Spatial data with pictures
* START *
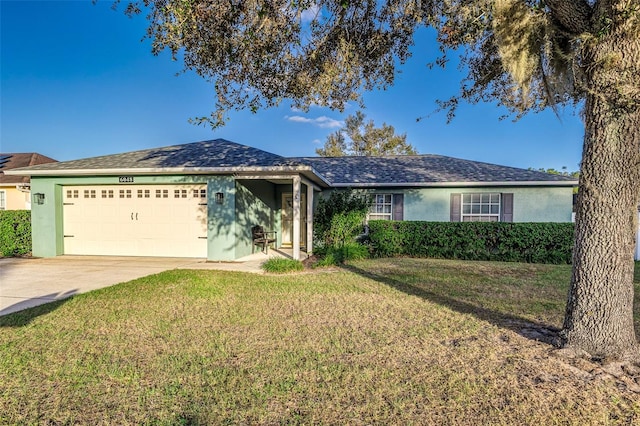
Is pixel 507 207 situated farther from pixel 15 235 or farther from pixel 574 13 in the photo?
pixel 15 235

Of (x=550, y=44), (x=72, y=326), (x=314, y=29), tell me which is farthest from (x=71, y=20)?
(x=550, y=44)

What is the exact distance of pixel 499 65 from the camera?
548 cm

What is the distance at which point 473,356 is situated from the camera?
3.54 metres

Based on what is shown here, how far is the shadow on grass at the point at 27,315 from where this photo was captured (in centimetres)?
442

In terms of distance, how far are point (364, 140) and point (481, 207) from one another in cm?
2252

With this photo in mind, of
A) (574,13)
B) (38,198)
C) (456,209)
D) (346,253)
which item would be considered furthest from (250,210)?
(574,13)

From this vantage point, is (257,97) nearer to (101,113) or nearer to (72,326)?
(72,326)

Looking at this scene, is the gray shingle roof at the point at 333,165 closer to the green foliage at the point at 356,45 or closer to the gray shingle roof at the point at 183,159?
the gray shingle roof at the point at 183,159

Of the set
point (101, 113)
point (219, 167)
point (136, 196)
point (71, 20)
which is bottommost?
point (136, 196)

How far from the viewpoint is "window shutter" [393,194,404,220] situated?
12539mm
* END *
## [Problem details]
Rewrite the lines above, replacing every "photo" with "image" and leaving everything else as it is. Omit the pictures from your answer.

## [Finished answer]
Is pixel 507 207 situated farther from pixel 15 235 or farther from pixel 574 13 in the image?
pixel 15 235

Of (x=550, y=44), (x=72, y=326), (x=314, y=29), tell me which is farthest from (x=71, y=20)?
(x=550, y=44)

What is the exact distance of pixel 499 65 from the camera?
548 cm

What is the distance at which point 473,356 is situated from the camera?
3.54 metres

Based on what is shown here, how far is the shadow on grass at the point at 27,315 from where this image was captured (in centimetres)?
442

In terms of distance, how far are point (364, 140) and point (481, 207) from one another in cm?
2252

With this image in mind, of
A) (574,13)
B) (38,198)
C) (456,209)
D) (346,253)
which item would be considered furthest from (250,210)?
(574,13)

From this vantage point, is (257,97) nearer to (101,113) or nearer to (72,326)?
(72,326)

Looking at this scene, is the gray shingle roof at the point at 333,165 closer to the green foliage at the point at 356,45 or closer to the gray shingle roof at the point at 183,159?
the gray shingle roof at the point at 183,159

Of the set
point (101, 113)
point (219, 167)
point (136, 196)
point (71, 20)
which is bottommost?
point (136, 196)

How far from the viewpoint is "window shutter" [393,194,404,220] situated?
12539mm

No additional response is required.